## Raw data:
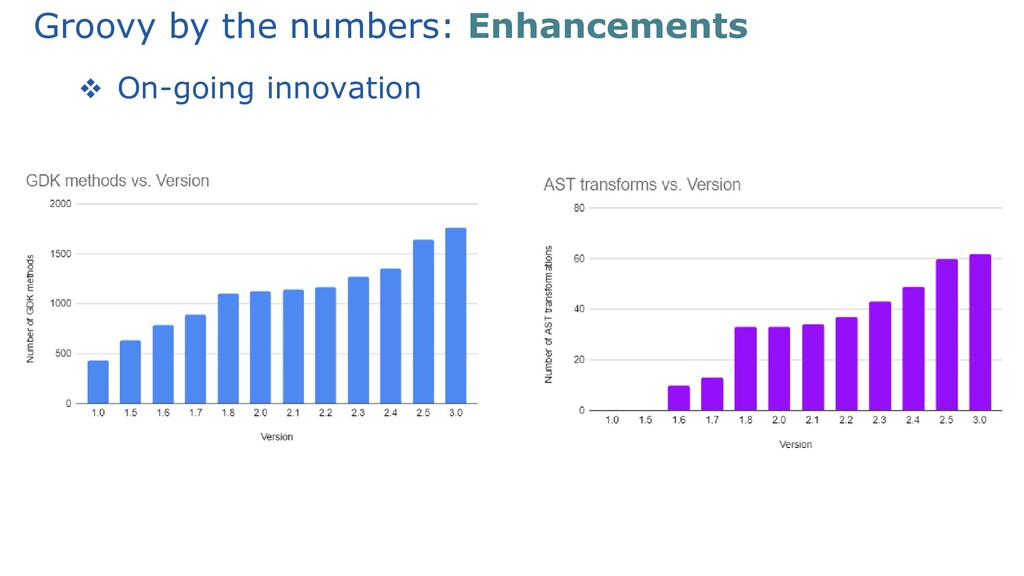 Groovy by the numbers: Enhancements ❖ On-going ...
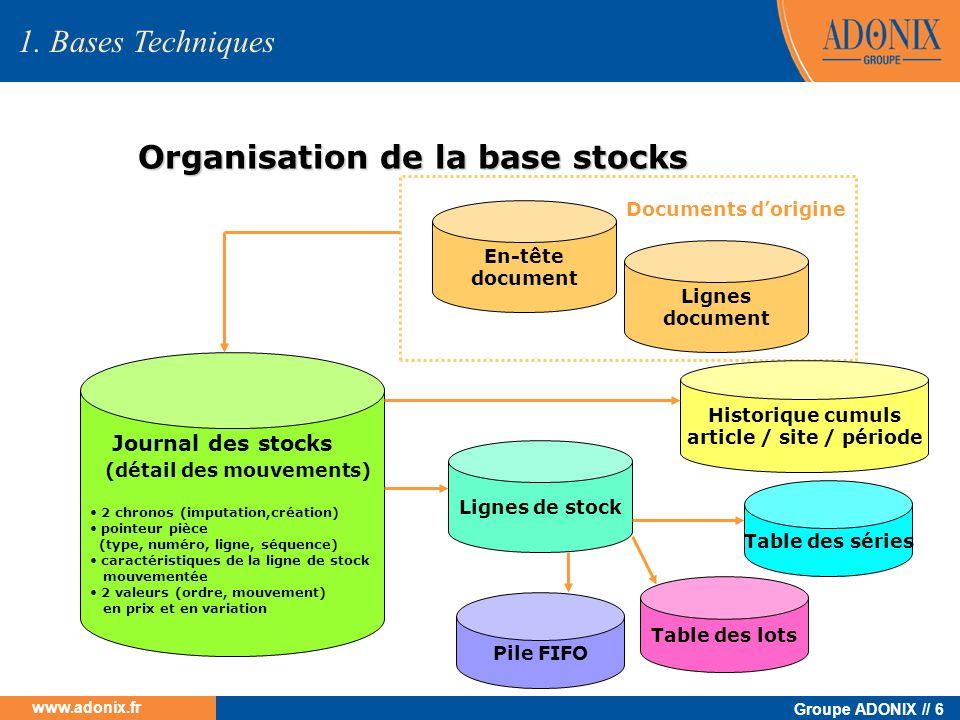 Groupe ADONIX // 6 www.adonix.fr Organisation de la base stocks Journal des stocks (détail des mouvements) 2 chronos (imputation,création) pointeur pi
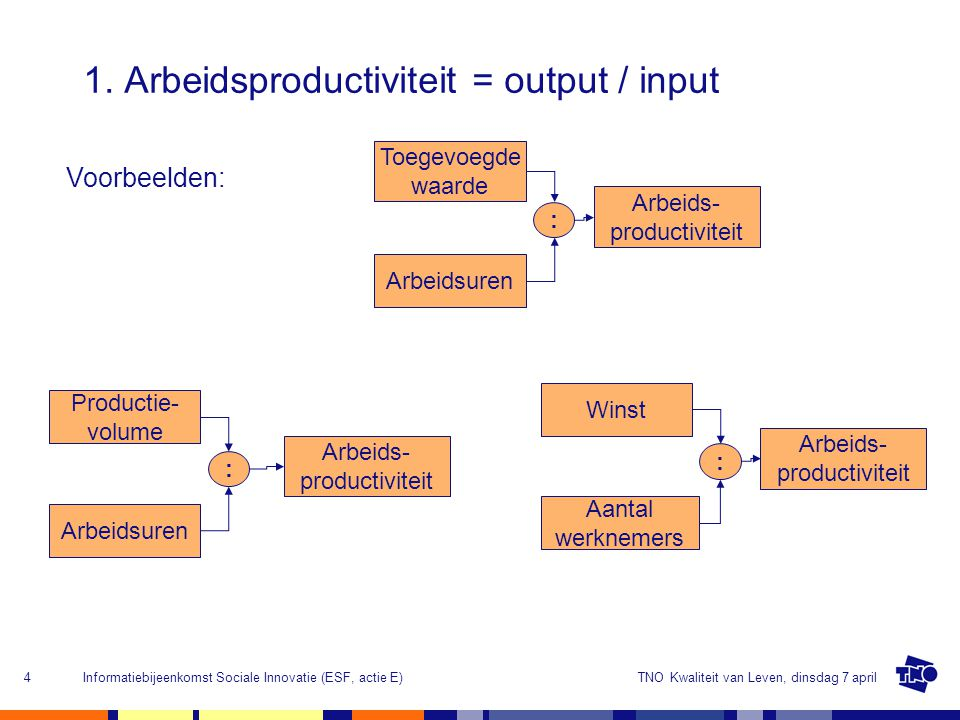 1. Arbeidsproductiviteit = output / input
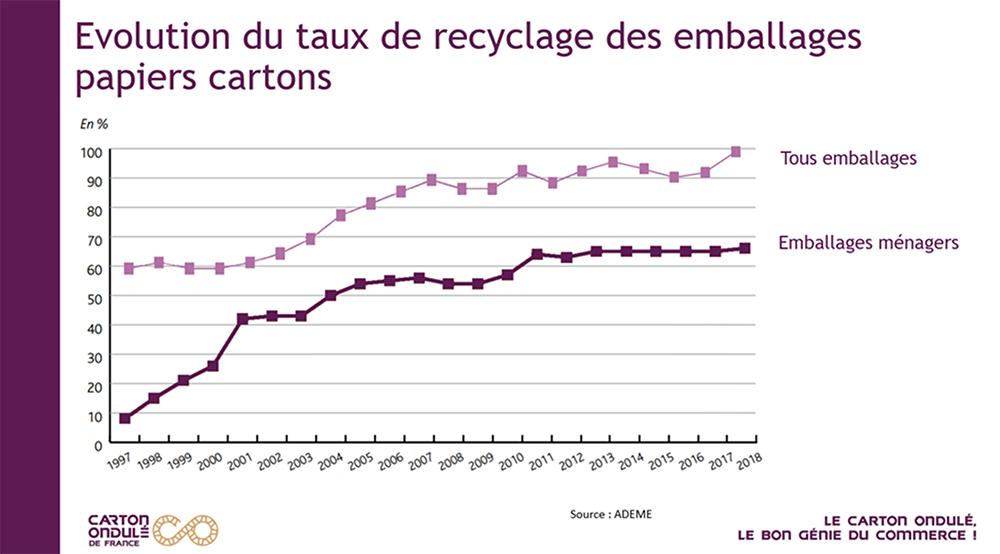 Evolution du taux de recyclage des emballages papiers cartons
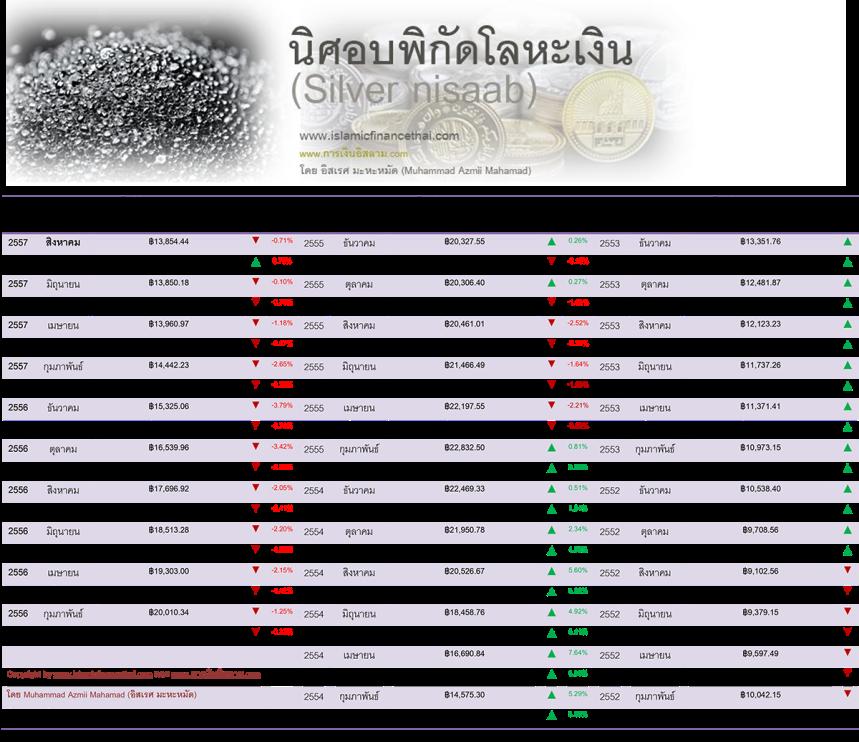 nisaab โลหะเงิน Aug 30 -2014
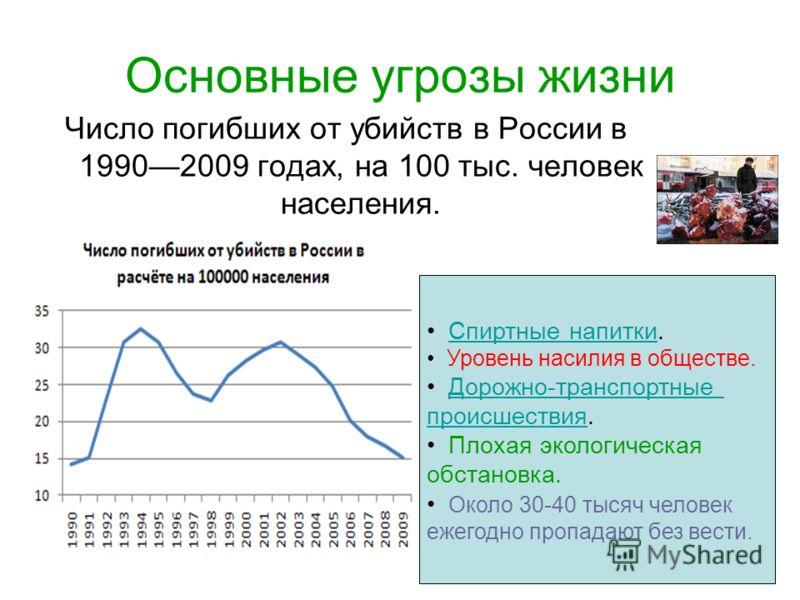 Основные угрозы жизни Число погибших от убийств в России в 19902009 годах, на 100 тыс. человек населения. Спиртные напитки.Спиртные напитки Уровень насилия в обществе. Дорожно-транспортные происшествия.Дорожно-транспортные происшествия Плохая экологи
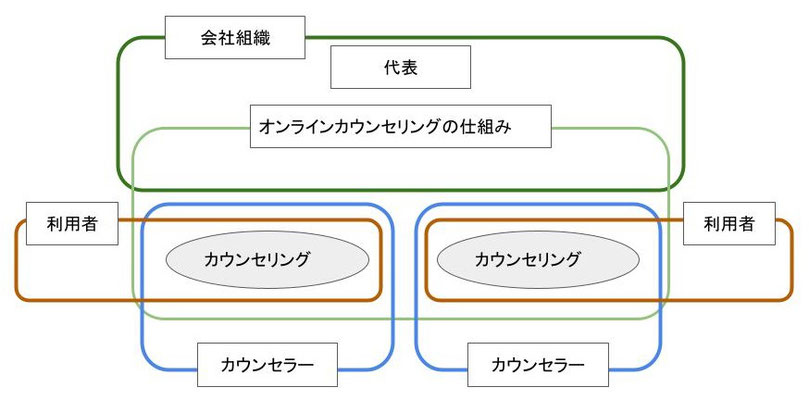 提供されていたカウンセリングの枠組み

## Problem requirements:
Retype the lines exactly as they appear, beginning with the line that contains "1. Arbeidsproductiviteit = output / input" and ending with the final line of the entries, and omit the pictures.

## Result for this task:
 1. Arbeidsproductiviteit = output / input
 Evolution du taux de recyclage des emballages papiers cartons
 nisaab โลหะเงิน Aug 30 -2014
 Основные угрозы жизни Число погибших от убийств в России в 19902009 годах, на 100 тыс. человек населения. Спиртные напитки.Спиртные напитки Уровень насилия в обществе. Дорожно-транспортные происшествия.Дорожно-транспортные происшествия Плохая экологи
 提供されていたカウンセリングの枠組み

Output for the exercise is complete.